# [Passage shown]

MEN IIB is associated with the presence of pheochromocytoma (unilateral or bilateral), medullary thyroid carcinoma (calcitonin secreting), mucosal and intestinal neuromas, and a Marfanoid habitus. Patients with MEN IIB also have development abnormalities, a decreased upper/lower body ratio, skeletal deformations (kyphoscoliosis or lordosis), and joint laxity. Generally, MEN II is sub-classified into three distinct syndromes: MEN IIA, MEN IIB, and familial medullary thyroid cancer. MEN IIA and IIB share medullary thyroid carcinoma and pheochromocytomas in their presentation. The genetic defect in these disorders involves the RET proto-oncogene on chromosome 10. While MEN IIB is generally autosomal dominant in its transmission, de novo mutations are also possible.

Cohen discusses dermatologic manifestations of MEN and other syndromes associated with malignancy. MEN type IIB is associated with mucocutaneous neuromas. The presence of these lesions on physical exam, in the context of other tumor-associated symptoms, should prompt consideration of the diagnosis of MEN type IIB syndrome. Genetic counseling is central to the care for this population.

# [Problem to work on]
Continue the passage on MEN type IIB from its final sentence.

# [Data]
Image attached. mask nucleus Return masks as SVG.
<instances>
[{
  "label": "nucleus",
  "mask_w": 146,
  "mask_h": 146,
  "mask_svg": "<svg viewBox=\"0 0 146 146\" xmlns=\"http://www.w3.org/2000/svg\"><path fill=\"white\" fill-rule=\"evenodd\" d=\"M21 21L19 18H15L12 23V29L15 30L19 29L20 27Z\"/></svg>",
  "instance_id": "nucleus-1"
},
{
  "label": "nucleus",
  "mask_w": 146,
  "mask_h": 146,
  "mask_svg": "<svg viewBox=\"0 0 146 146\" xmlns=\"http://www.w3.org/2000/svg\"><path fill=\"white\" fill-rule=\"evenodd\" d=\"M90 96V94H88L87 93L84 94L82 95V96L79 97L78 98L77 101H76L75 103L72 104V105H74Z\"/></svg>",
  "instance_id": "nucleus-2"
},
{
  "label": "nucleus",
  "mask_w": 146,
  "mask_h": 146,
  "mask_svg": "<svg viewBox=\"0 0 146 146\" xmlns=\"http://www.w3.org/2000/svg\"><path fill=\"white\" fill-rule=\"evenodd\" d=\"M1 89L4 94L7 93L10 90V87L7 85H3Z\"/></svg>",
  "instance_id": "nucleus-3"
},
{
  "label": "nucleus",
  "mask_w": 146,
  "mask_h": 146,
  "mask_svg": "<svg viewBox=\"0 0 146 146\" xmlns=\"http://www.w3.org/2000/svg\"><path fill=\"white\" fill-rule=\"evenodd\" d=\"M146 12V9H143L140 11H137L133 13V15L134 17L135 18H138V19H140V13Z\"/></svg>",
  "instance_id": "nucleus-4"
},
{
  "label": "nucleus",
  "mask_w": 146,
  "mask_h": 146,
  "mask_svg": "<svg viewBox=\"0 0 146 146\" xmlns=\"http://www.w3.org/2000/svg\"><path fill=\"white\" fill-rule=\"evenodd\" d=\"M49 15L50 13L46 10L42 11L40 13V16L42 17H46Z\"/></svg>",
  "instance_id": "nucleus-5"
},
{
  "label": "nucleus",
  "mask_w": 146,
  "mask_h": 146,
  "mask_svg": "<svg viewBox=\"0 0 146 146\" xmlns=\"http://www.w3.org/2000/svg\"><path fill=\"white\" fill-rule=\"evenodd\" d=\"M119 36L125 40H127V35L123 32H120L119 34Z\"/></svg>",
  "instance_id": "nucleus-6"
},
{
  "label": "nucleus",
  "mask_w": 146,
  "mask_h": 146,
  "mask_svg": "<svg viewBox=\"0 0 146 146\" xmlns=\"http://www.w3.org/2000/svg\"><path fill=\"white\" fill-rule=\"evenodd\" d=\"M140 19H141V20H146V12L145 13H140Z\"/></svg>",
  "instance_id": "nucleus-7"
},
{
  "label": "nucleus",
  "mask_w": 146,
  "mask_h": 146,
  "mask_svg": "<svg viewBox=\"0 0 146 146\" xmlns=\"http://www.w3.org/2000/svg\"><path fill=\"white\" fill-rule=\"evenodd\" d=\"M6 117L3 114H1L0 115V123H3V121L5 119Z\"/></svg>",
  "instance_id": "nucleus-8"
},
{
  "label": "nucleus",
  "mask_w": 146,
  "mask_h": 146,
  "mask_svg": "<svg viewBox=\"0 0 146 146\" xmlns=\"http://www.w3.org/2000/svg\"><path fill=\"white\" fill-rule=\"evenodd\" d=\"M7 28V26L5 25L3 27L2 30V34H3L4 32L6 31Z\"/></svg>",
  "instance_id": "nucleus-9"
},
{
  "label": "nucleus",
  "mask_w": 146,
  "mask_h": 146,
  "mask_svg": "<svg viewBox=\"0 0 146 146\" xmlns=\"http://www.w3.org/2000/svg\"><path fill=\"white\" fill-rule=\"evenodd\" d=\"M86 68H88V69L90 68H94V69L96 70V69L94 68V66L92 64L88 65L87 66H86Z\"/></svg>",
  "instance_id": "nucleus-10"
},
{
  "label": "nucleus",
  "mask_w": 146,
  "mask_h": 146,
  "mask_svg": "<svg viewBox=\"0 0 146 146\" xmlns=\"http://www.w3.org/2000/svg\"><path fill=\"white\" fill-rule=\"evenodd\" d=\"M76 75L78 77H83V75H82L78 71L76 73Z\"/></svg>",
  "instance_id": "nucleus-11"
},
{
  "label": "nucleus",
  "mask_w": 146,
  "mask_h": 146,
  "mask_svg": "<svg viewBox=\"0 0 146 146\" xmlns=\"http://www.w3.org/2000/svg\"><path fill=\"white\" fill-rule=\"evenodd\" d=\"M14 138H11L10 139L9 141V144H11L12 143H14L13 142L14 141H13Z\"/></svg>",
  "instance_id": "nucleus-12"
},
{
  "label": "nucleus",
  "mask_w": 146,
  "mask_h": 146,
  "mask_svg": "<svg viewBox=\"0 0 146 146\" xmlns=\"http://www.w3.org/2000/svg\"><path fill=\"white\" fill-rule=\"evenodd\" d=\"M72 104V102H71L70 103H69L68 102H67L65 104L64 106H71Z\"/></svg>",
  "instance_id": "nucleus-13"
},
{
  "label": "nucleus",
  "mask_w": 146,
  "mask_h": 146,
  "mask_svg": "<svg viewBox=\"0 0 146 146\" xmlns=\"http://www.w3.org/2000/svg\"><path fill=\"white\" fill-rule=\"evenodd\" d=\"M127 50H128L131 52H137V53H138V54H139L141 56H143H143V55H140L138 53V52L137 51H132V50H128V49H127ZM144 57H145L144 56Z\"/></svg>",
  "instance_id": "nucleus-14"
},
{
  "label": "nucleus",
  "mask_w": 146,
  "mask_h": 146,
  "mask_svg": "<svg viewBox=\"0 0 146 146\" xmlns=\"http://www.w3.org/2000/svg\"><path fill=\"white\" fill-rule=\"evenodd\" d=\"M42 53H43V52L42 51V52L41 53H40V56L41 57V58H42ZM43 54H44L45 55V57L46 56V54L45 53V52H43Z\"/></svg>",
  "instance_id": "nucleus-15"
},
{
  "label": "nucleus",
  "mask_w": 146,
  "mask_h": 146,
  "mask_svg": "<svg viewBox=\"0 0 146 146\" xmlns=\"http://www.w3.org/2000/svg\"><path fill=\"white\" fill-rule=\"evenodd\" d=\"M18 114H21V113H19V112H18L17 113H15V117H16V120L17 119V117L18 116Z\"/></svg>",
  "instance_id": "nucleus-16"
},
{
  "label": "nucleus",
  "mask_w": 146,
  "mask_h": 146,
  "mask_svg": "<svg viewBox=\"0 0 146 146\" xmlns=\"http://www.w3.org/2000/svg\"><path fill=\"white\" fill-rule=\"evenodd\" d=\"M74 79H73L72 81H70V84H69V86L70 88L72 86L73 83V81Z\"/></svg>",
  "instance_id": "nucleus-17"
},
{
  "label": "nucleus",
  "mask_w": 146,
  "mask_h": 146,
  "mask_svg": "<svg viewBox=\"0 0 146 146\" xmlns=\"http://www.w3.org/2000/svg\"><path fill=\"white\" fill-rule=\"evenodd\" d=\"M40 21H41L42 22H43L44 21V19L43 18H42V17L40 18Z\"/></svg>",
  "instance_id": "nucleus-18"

# [Answer box]
Pasquali et al. state that patients with MEN have a lifetime risk of developing medullary thyroid carcinoma that is more than 95%. There are strong genotype-phenotype correlations within a variety of specific RET gene mutations that have important implications for the age at which prophylactic thyroidectomy should occur and whether screening for pheochromocytoma or hyperparathyroidism (seen in MEN IIA) is necessary.

Figure A shows the long, tapered fingers suggestive of a Marfanoid habitus. Figure B shows mucosal neuromas affecting the tongue, a distinctive feature of MEN IIB, which occur in almost all patients. Figure C exhibits kyphosis, a skeletal abnormality seen in MEN IIB. Illustration A provides a schematic overview of MEN I, IIA, and IIB. Illustration B exhibits the gross pathology and histopathology of medullary thyroid carcinoma, which secretes calcitonin.

Incorrect Answers:
Answers 2-5: MEN IIB is generally inherited in an autosomal dominant manner, or occurs as a result of de novo mutations in the RET proto-oncogene on chromosome 10.